For good measure, the e-tailer is also obliged to notify the Revenue Department of the total amount of sales it made to each Colorado customer and the sales tax owing. Intimidating, no?

But Denver U.S. District Judge Robert Blackburn permanently enjoined enforcement of the law in 2012 because, he reasonably said, it imposed “an undue burden on interstate commerce.”

Two weeks ago, however, a three-judge panel of the 10th Circuit Court of Appeals reversed the ruling, on grounds of the so-called Tax Injunction Act. It holds that federal courts shouldn’t stop state tax assessments if the matter can be resolved in lower state courts.

The plaintiff in the case is not Amazon but the Direct Marketing Association, a trade group. Its attorney, Jerry Cerasale, said this week the next step is to ask all 10 active judges on the 10th Circuit court to hear the case en banc.

If that motion is denied, he said he has other options: Go to the state courts, as the panel recommended; ask the U.S. Supreme Court to take the case; or do nothing and wait to see what happens at the federal level.

Pending in Congress is the so-called Marketplace Fairness Act, which is primarily promoted by big-box retail chains. They claim having to collect taxes themselves puts them at a competitive disadvantage with Internet retailers who can sell tax-free.

But according to Cerasale, Amazon also supports the bill in its current form, whereas his DMA does not.

According to some observers, that’s because Amazon wants to build distribution centers in more states, in order to make speedier deliveries. It has already cut deals with several states, saying it will build a big warehouse in them if they promise not to impose a sales tax for a few years.
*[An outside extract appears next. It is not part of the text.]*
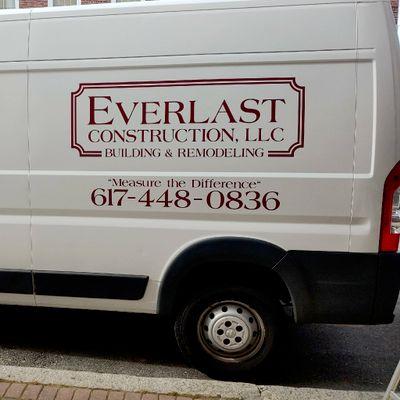 Avatar for Everlast Construction, LLC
Besides, Amazon is big enough to be able to figure out what it must charge in sales taxes in the thousands of jurisdictions to which it ships, and smaller competitors will have a much harder time doing that.
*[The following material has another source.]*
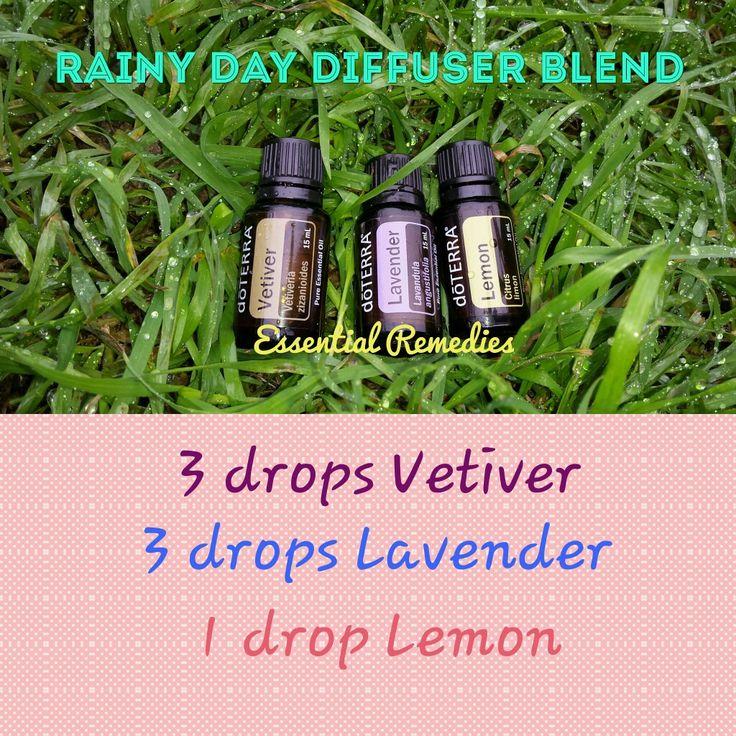 Rainy day diffuser blend.   #doterraessentialoils #dōterra #diffuser #rainyday #essentialoils   www.mydoterra.com/essentialRemedies2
The bill passed the Senate in May although the five states without sales taxes — Alaska, Oregon, New Hampshire, Montana and Delaware — opposed it.

It is said to face more trouble in the House. But if Amazon joins forces with big-box retailers to pass the measure, the public better prepare for the worst. It looks as though Big Business will climb into bed with insatiable governments once again. It seems to be a trait of human nature: Instead of working to lighten the tax load of everybody, you work to increase the tax load on your rivals.

At least Amazon is working with the DMA on the Colorado case, said Cerasale. With any luck they can keep the injunction in place pending the final appeal, which would give Coloradans at least one more year of Internet tax freedom.